There are two sentences carved on a large stone plate that constitutes the Animals in War Memorial, on Upper Brook Street just outside of Hyde Park, not far from the U.S. embassy in London.
“This monument is dedicated to all the animals that served and died alongside British and Allied forces in wars and campaigns throughout time” says the first, speaking of their fearless acts, valor, and uncompromising devotion to humanity when it was needed the most.
And right beneath, in only a few words, the second one reads: “They had no choice.”
While there are countless stories of animals and their sacrifice in days of war, there is one not much told and almost completely forgotten, about all of those who didn’t get the chance.
In 1939 the United Kingdom, after failing to settle its differences with Germany through diplomacy, knew a war was imminent. Hence, in order to best prepare the nation for the worst-case scenario, the government issued some much-needed precautionary measures, such as preparing shelters for civilians or encouraging food stockpiling to avoid starvation. After witnessing sirens being placed on almost every corner of the United Kingdom and getting an issue of Air Raid Precaution in every newspaper they bought, the people, fearing for theirs and the safety of their loved ones, naturally began to panic.
Many “what in case of this” questions were raised. People knew that they would struggle to find food, water, and space to sleep for their family in the shelters, let alone for their pets. Therefore many were obviously concerned what to do with them when the war started. As an answer, in mid-summer 1939, on the eve of World War II, the British government established the NARPAC as an extension of the ARP organization, issuing a formal statement that read: “If at all possible, send or take your household animals into the country in advance of an emergency,” continuing with, “If you cannot place them in the care of neighbors, it really is kindest to have them killed.”
In short, either take your pets out of the cities or euthanize them.

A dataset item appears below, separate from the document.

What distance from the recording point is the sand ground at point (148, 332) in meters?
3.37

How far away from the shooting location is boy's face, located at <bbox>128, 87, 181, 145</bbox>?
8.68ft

And this preemptive advice given by the government was published in every newspaper and broadcast on every television station, assuming it was perhaps the kindest thing that could be done for animals that, home kept, were certainly were not prepared in any way to fend for themselves.
Countless families who felt themselves placed between a rock and a hard place did the unthinkable and followed the advice. However, instead of killing them, as the booklet “Advice to Animal Owners” instructed and explained how, giving specifics and all, they searched for veterinarians and hospitals that would be willing to help and put their beloved pets to “sleep.”
The summer passed with a lot of hearts left broken, unwilling to say goodbye, until the blackout was enforced in every home, an order to block any light from escaping that possibly indicate their whereabouts. Hospitals and factories in the vicinity that were considered as potential bombing targets, every home and every shop as ordered was covered with dark drapes, black cardboard, or even black paint if necessary.
After the morning of September 3, 1939, when King George VI addressed his nation on a live broadcast informing them that the United Kingdom had officially declared war against Germany and Nazism, for every mother comforting her scared child, there was a father carrying a pet on the streets.
Almost every street in London was suddenly filled with disoriented and scared people, among whom were many walking their pets for one last time. It was reported in the following days that almost every hospital and dispensary was overwhelmed by the sheer number of pets brought to them, and by the end of the week almost 750,000 of these poor animals were either put to sleep or killed by their owners.
This was by no means a heartless slaughter or cold-blooded killing. If nothing else, probably most of them were poor, lost, and utterly afraid people who had been told the war has come and had to decide between their children and their dog, fearing shelters were small and food scarce.
In a way this was one of the many obvious signals that war is not knocking, it has entered uninvited through the front door. As the esteemed historian and former Dean of Ruskin College, Hilda Kean, recalls, “It was one of the things people had to do when the news came–evacuate the children, put up the blackout curtains, kill the cat.”